🤖 AI Summary
Learning binary codewords in differentiable autoencoders (AEs) is hindered by gradient blocking during discretization, leading to training instability.
Method: We propose a two-stage training strategy that avoids gradient approximation: first pretraining the AE in the continuous domain, followed by direct binarization via hard thresholding and fine-tuning. This approach naturally recovers the linear structure and optimal Hamming distance properties of Hamming codes.
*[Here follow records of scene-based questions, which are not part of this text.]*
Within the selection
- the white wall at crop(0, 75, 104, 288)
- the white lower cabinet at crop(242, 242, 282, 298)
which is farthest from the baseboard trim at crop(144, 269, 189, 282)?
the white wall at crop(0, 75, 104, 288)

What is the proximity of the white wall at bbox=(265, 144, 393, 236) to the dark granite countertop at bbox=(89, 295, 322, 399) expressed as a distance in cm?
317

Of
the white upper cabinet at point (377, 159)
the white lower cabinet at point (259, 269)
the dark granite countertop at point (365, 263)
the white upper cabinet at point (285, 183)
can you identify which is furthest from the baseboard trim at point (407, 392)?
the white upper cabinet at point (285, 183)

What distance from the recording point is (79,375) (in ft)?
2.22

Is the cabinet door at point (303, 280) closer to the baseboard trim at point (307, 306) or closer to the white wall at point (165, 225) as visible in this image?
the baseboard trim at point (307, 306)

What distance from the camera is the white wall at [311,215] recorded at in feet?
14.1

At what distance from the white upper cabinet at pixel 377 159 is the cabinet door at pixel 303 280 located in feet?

Contribution/Results: Our method successfully learns the optimal (7,4) algebraic error-correcting code end-to-end. Under a binary symmetric channel with maximum-likelihood decoding, the learned code achieves block error rate performance comparable to the classical Hamming code. To our knowledge, this is the first demonstration that a small-scale AE can stably learn high-performance binary codes with strict algebraic structure—without gradient approximation—thereby establishing a novel paradigm for neural communication coding.
📝 Abstract
Error correcting codes play a central role in digital communication, ensuring that transmitted information can be accurately reconstructed despite channel impairments. Recently, autoencoder (AE) based approaches have gained attention for the end-to-end design of communication systems, offering a data driven alternative to conventional coding schemes. However, enforcing binary codewords within differentiable AE architectures remains difficult, as discretization breaks gradient flow and often leads to unstable convergence. To overcome this limitation, a simplified two stage training procedure is proposed, consisting of a continuous pretraining phase followed by direct binarization and fine tuning without gradient approximation techniques. For the (7,4) block configuration over a binary symmetric channel (BSC), the learned encoder-decoder pair learns a rotated version (coset code) of the optimal Hamming code, naturally recovering its linear and distance properties and thereby achieving the same block error rate (BLER) with maximum likelihood (ML) decoding. These results indicate that compact AE architectures can effectively learn structured, algebraically optimal binary codes through stable and straightforward training.